Now that the financial overhaul bill has passed both the House and Senate and been signed by President Obama, it will regulate lenders and their practices. Auto dealerships were left out of the bill.
The new consumer financial protection agency will not oversee auto dealers and the car loans they give to consumers. The New York Times looks at a few auto finance issues at the dealership and gives advice to car shoppers so they don’t get taken to the cleaners when negotiating their next auto loan or lease.
You think you’ve been approved for the auto loan, but get a call a week later from the dealer saying the bank didn’t approve the loan. The dealer then asks for a larger down payment or tells you that the interest rate has gone up. And if you don’t agree to the new terms, you have to bring the car back.
When shopping for your next car, be aware of dealership finance tactics that won’t be regulated by the new financial reform bill.
The NADA says many times there are errors on the auto loan or lease application, which would cause the lender to say no. But others say it’s simply the dealership bumping up the interest rate to make more of a profit on the transaction.
The New York Times suggests consumers get pre-approved for the car loan through their bank, credit union or private lender before heading to the dealership. Or simply don’t take the car home until you hear from the lender that your financing has been approved. You might have to wait a few more days, but won’t have to go through the embarrassment of returning the car if you get rejected.
Another thing that won’t be regulated by the consumer financial protection agency is the increase in auto loan rates through the dealership. The lender quotes a wholesale interest rate to the dealer, and then the dealer is free to mark it up by as much as 3 percentage points. This is one area dealerships make most of their profit.

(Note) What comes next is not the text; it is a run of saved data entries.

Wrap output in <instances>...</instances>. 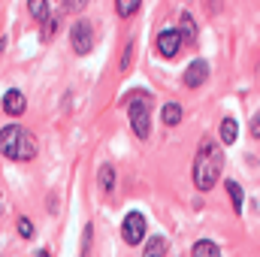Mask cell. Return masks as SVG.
Returning a JSON list of instances; mask_svg holds the SVG:
<instances>
[{"label": "cell", "instance_id": "obj_1", "mask_svg": "<svg viewBox=\"0 0 260 257\" xmlns=\"http://www.w3.org/2000/svg\"><path fill=\"white\" fill-rule=\"evenodd\" d=\"M224 173V151L215 139H203L194 157V188L197 191H212Z\"/></svg>", "mask_w": 260, "mask_h": 257}, {"label": "cell", "instance_id": "obj_2", "mask_svg": "<svg viewBox=\"0 0 260 257\" xmlns=\"http://www.w3.org/2000/svg\"><path fill=\"white\" fill-rule=\"evenodd\" d=\"M0 151L9 160H34L37 157V139L21 124H6L0 130Z\"/></svg>", "mask_w": 260, "mask_h": 257}, {"label": "cell", "instance_id": "obj_3", "mask_svg": "<svg viewBox=\"0 0 260 257\" xmlns=\"http://www.w3.org/2000/svg\"><path fill=\"white\" fill-rule=\"evenodd\" d=\"M148 103H151V94L148 91H130L127 97H124V106H127V112H130V130L139 139H148V133H151Z\"/></svg>", "mask_w": 260, "mask_h": 257}, {"label": "cell", "instance_id": "obj_4", "mask_svg": "<svg viewBox=\"0 0 260 257\" xmlns=\"http://www.w3.org/2000/svg\"><path fill=\"white\" fill-rule=\"evenodd\" d=\"M70 46H73L76 55H88V52L94 49V24L85 21V18H79V21L70 27Z\"/></svg>", "mask_w": 260, "mask_h": 257}, {"label": "cell", "instance_id": "obj_5", "mask_svg": "<svg viewBox=\"0 0 260 257\" xmlns=\"http://www.w3.org/2000/svg\"><path fill=\"white\" fill-rule=\"evenodd\" d=\"M121 236L127 245H139L145 239V215L142 212H127L124 224H121Z\"/></svg>", "mask_w": 260, "mask_h": 257}, {"label": "cell", "instance_id": "obj_6", "mask_svg": "<svg viewBox=\"0 0 260 257\" xmlns=\"http://www.w3.org/2000/svg\"><path fill=\"white\" fill-rule=\"evenodd\" d=\"M179 49H182V34H179V27H167V30L157 34V55H160V58L173 61V58L179 55Z\"/></svg>", "mask_w": 260, "mask_h": 257}, {"label": "cell", "instance_id": "obj_7", "mask_svg": "<svg viewBox=\"0 0 260 257\" xmlns=\"http://www.w3.org/2000/svg\"><path fill=\"white\" fill-rule=\"evenodd\" d=\"M206 79H209V64H206L203 58L191 61V64L185 67V73H182V82H185L188 88H200Z\"/></svg>", "mask_w": 260, "mask_h": 257}, {"label": "cell", "instance_id": "obj_8", "mask_svg": "<svg viewBox=\"0 0 260 257\" xmlns=\"http://www.w3.org/2000/svg\"><path fill=\"white\" fill-rule=\"evenodd\" d=\"M115 182H118L115 167H112V164H103V167L97 170V185H100L103 197H112V194H115Z\"/></svg>", "mask_w": 260, "mask_h": 257}, {"label": "cell", "instance_id": "obj_9", "mask_svg": "<svg viewBox=\"0 0 260 257\" xmlns=\"http://www.w3.org/2000/svg\"><path fill=\"white\" fill-rule=\"evenodd\" d=\"M24 109H27L24 94H21V91H15V88H9V91L3 94V112H6V115H21Z\"/></svg>", "mask_w": 260, "mask_h": 257}, {"label": "cell", "instance_id": "obj_10", "mask_svg": "<svg viewBox=\"0 0 260 257\" xmlns=\"http://www.w3.org/2000/svg\"><path fill=\"white\" fill-rule=\"evenodd\" d=\"M227 194H230V203H233V212L242 215V206H245V191L236 179H227Z\"/></svg>", "mask_w": 260, "mask_h": 257}, {"label": "cell", "instance_id": "obj_11", "mask_svg": "<svg viewBox=\"0 0 260 257\" xmlns=\"http://www.w3.org/2000/svg\"><path fill=\"white\" fill-rule=\"evenodd\" d=\"M167 239L164 236H151L148 242H145V248H142V257H167Z\"/></svg>", "mask_w": 260, "mask_h": 257}, {"label": "cell", "instance_id": "obj_12", "mask_svg": "<svg viewBox=\"0 0 260 257\" xmlns=\"http://www.w3.org/2000/svg\"><path fill=\"white\" fill-rule=\"evenodd\" d=\"M160 121H164L167 127H176V124L182 121V106H179V103H164V109H160Z\"/></svg>", "mask_w": 260, "mask_h": 257}, {"label": "cell", "instance_id": "obj_13", "mask_svg": "<svg viewBox=\"0 0 260 257\" xmlns=\"http://www.w3.org/2000/svg\"><path fill=\"white\" fill-rule=\"evenodd\" d=\"M191 254L194 257H221V248H218L212 239H197L194 248H191Z\"/></svg>", "mask_w": 260, "mask_h": 257}, {"label": "cell", "instance_id": "obj_14", "mask_svg": "<svg viewBox=\"0 0 260 257\" xmlns=\"http://www.w3.org/2000/svg\"><path fill=\"white\" fill-rule=\"evenodd\" d=\"M236 136H239V124H236V118L227 115V118L221 121V142H224V145H233Z\"/></svg>", "mask_w": 260, "mask_h": 257}, {"label": "cell", "instance_id": "obj_15", "mask_svg": "<svg viewBox=\"0 0 260 257\" xmlns=\"http://www.w3.org/2000/svg\"><path fill=\"white\" fill-rule=\"evenodd\" d=\"M179 34H182V43L188 40V43H194L197 40V21L191 12H182V27H179Z\"/></svg>", "mask_w": 260, "mask_h": 257}, {"label": "cell", "instance_id": "obj_16", "mask_svg": "<svg viewBox=\"0 0 260 257\" xmlns=\"http://www.w3.org/2000/svg\"><path fill=\"white\" fill-rule=\"evenodd\" d=\"M27 9L37 21H46L49 18V0H27Z\"/></svg>", "mask_w": 260, "mask_h": 257}, {"label": "cell", "instance_id": "obj_17", "mask_svg": "<svg viewBox=\"0 0 260 257\" xmlns=\"http://www.w3.org/2000/svg\"><path fill=\"white\" fill-rule=\"evenodd\" d=\"M139 6H142L139 0H118V3H115V9H118V15H121V18L136 15V12H139Z\"/></svg>", "mask_w": 260, "mask_h": 257}, {"label": "cell", "instance_id": "obj_18", "mask_svg": "<svg viewBox=\"0 0 260 257\" xmlns=\"http://www.w3.org/2000/svg\"><path fill=\"white\" fill-rule=\"evenodd\" d=\"M55 34H58V15H49V18L43 21V40L49 43V40H52Z\"/></svg>", "mask_w": 260, "mask_h": 257}, {"label": "cell", "instance_id": "obj_19", "mask_svg": "<svg viewBox=\"0 0 260 257\" xmlns=\"http://www.w3.org/2000/svg\"><path fill=\"white\" fill-rule=\"evenodd\" d=\"M18 236H21V239H30V236H34V224H30V218H24V215L18 218Z\"/></svg>", "mask_w": 260, "mask_h": 257}, {"label": "cell", "instance_id": "obj_20", "mask_svg": "<svg viewBox=\"0 0 260 257\" xmlns=\"http://www.w3.org/2000/svg\"><path fill=\"white\" fill-rule=\"evenodd\" d=\"M130 64H133V43H127V46H124V55H121V64H118V70H121V73H127Z\"/></svg>", "mask_w": 260, "mask_h": 257}, {"label": "cell", "instance_id": "obj_21", "mask_svg": "<svg viewBox=\"0 0 260 257\" xmlns=\"http://www.w3.org/2000/svg\"><path fill=\"white\" fill-rule=\"evenodd\" d=\"M85 6H88L85 0H67V3H64L67 12H79V9H85Z\"/></svg>", "mask_w": 260, "mask_h": 257}, {"label": "cell", "instance_id": "obj_22", "mask_svg": "<svg viewBox=\"0 0 260 257\" xmlns=\"http://www.w3.org/2000/svg\"><path fill=\"white\" fill-rule=\"evenodd\" d=\"M37 257H52V254H49V248H43V251H40Z\"/></svg>", "mask_w": 260, "mask_h": 257}]
</instances>
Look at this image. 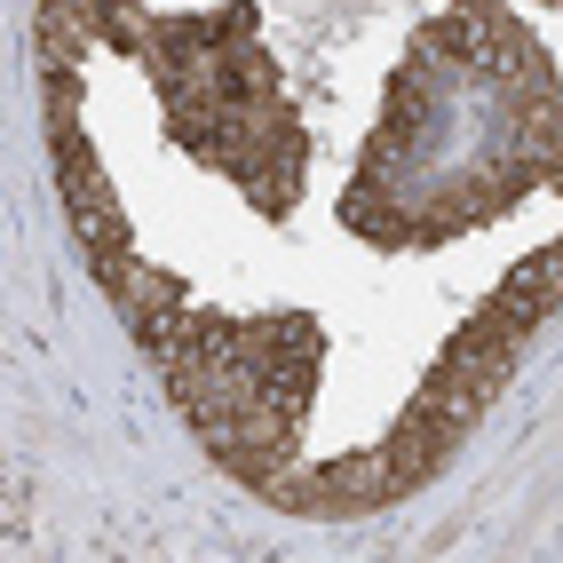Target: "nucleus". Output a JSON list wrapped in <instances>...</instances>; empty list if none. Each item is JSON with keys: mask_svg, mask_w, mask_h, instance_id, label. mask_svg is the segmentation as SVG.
Segmentation results:
<instances>
[{"mask_svg": "<svg viewBox=\"0 0 563 563\" xmlns=\"http://www.w3.org/2000/svg\"><path fill=\"white\" fill-rule=\"evenodd\" d=\"M453 437H461L453 421H437L429 405H412L405 421H397V437L382 444V453H389V476H397V493H421V484L437 476V461L453 453Z\"/></svg>", "mask_w": 563, "mask_h": 563, "instance_id": "nucleus-1", "label": "nucleus"}, {"mask_svg": "<svg viewBox=\"0 0 563 563\" xmlns=\"http://www.w3.org/2000/svg\"><path fill=\"white\" fill-rule=\"evenodd\" d=\"M207 80H214L222 111H254V103H278V71H271V56H262L254 41H239V48H214V56H207Z\"/></svg>", "mask_w": 563, "mask_h": 563, "instance_id": "nucleus-2", "label": "nucleus"}, {"mask_svg": "<svg viewBox=\"0 0 563 563\" xmlns=\"http://www.w3.org/2000/svg\"><path fill=\"white\" fill-rule=\"evenodd\" d=\"M318 325L310 318H262L254 325V365H318Z\"/></svg>", "mask_w": 563, "mask_h": 563, "instance_id": "nucleus-3", "label": "nucleus"}, {"mask_svg": "<svg viewBox=\"0 0 563 563\" xmlns=\"http://www.w3.org/2000/svg\"><path fill=\"white\" fill-rule=\"evenodd\" d=\"M508 302L516 310H532V318H548V302H555V294H563V246H548V254H532V262H523V271H508Z\"/></svg>", "mask_w": 563, "mask_h": 563, "instance_id": "nucleus-4", "label": "nucleus"}, {"mask_svg": "<svg viewBox=\"0 0 563 563\" xmlns=\"http://www.w3.org/2000/svg\"><path fill=\"white\" fill-rule=\"evenodd\" d=\"M96 41L128 48V56H152V41H159V16H143L135 0H103V16H96Z\"/></svg>", "mask_w": 563, "mask_h": 563, "instance_id": "nucleus-5", "label": "nucleus"}]
</instances>
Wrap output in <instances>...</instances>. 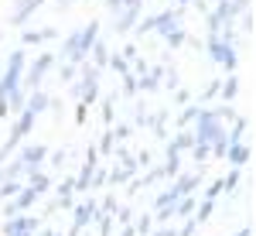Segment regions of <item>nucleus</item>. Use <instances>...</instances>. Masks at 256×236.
I'll return each mask as SVG.
<instances>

The New York Times says the way around this is to come to the dealership with your own pre-approved financing. If the dealer can’t beat it, you’ve already been approved for a loan through your bank or credit union.
Another area for dealer profit that won’t be regulated by the new bill is add-ons. Dealers will try to include things like paint protection, rust-proofing and VIN window etching into your auto loan to earn more profit, especially if you have your own private lending.
These items are high-profit for the dealer, and are much lower in price when purchased separately from the dealership. The New York Times says to read through all of your paperwork extremely thoroughly before signing it to make sure there’s no extras added in, especially things like extended warranties.